*** Opening RECORDED INFORMATION ***
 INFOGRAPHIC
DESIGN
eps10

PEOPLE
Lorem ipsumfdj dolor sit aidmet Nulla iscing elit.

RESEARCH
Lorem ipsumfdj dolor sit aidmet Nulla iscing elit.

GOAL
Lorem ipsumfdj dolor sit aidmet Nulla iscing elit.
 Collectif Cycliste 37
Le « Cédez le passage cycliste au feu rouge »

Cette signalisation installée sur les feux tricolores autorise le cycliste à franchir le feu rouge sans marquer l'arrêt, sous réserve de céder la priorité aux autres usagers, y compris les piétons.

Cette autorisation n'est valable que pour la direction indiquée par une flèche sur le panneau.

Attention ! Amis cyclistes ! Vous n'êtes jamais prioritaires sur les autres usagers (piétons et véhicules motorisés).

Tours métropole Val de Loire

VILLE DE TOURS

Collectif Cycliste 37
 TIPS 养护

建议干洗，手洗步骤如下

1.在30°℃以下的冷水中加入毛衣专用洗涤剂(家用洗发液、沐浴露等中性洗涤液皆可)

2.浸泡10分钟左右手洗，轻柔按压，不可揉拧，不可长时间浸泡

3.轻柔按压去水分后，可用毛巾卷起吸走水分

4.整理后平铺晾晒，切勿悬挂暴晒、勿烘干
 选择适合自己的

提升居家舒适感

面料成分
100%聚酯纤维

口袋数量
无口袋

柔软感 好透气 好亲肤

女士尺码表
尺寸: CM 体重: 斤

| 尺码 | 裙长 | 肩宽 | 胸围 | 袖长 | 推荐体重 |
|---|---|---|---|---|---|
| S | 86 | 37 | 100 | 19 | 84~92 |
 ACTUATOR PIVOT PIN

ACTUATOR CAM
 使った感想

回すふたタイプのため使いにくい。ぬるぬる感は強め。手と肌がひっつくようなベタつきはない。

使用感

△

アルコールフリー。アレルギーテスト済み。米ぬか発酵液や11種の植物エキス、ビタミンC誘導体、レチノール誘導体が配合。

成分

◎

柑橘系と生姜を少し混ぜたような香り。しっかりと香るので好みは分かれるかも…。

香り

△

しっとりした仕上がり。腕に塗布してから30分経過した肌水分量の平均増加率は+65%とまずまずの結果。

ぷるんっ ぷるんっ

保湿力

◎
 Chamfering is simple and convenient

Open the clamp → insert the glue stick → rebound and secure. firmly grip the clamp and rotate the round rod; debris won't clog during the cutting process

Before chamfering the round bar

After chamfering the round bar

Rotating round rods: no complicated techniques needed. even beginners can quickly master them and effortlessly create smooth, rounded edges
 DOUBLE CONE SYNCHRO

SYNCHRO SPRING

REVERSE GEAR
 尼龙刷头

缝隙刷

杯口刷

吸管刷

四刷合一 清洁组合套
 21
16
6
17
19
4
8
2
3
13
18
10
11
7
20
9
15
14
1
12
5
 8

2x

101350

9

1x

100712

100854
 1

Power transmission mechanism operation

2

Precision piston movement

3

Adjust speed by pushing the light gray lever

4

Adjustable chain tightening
*** Closing RECORDED INFORMATION ***
AIM OF THE TASK →
Retype exactly the lines from the first line of the records above through the line containing "3.轻柔按压去水分后，可用毛巾卷起吸走水分", both included, and nothing else.

TASK RESPONSE →
 INFOGRAPHIC
DESIGN
eps10

PEOPLE
Lorem ipsumfdj dolor sit aidmet Nulla iscing elit.

RESEARCH
Lorem ipsumfdj dolor sit aidmet Nulla iscing elit.

GOAL
Lorem ipsumfdj dolor sit aidmet Nulla iscing elit.
 Collectif Cycliste 37
Le « Cédez le passage cycliste au feu rouge »

Cette signalisation installée sur les feux tricolores autorise le cycliste à franchir le feu rouge sans marquer l'arrêt, sous réserve de céder la priorité aux autres usagers, y compris les piétons.

Cette autorisation n'est valable que pour la direction indiquée par une flèche sur le panneau.

Attention ! Amis cyclistes ! Vous n'êtes jamais prioritaires sur les autres usagers (piétons et véhicules motorisés).

Tours métropole Val de Loire

VILLE DE TOURS

Collectif Cycliste 37
 TIPS 养护

建议干洗，手洗步骤如下

1.在30°℃以下的冷水中加入毛衣专用洗涤剂(家用洗发液、沐浴露等中性洗涤液皆可)

2.浸泡10分钟左右手洗，轻柔按压，不可揉拧，不可长时间浸泡

3.轻柔按压去水分后，可用毛巾卷起吸走水分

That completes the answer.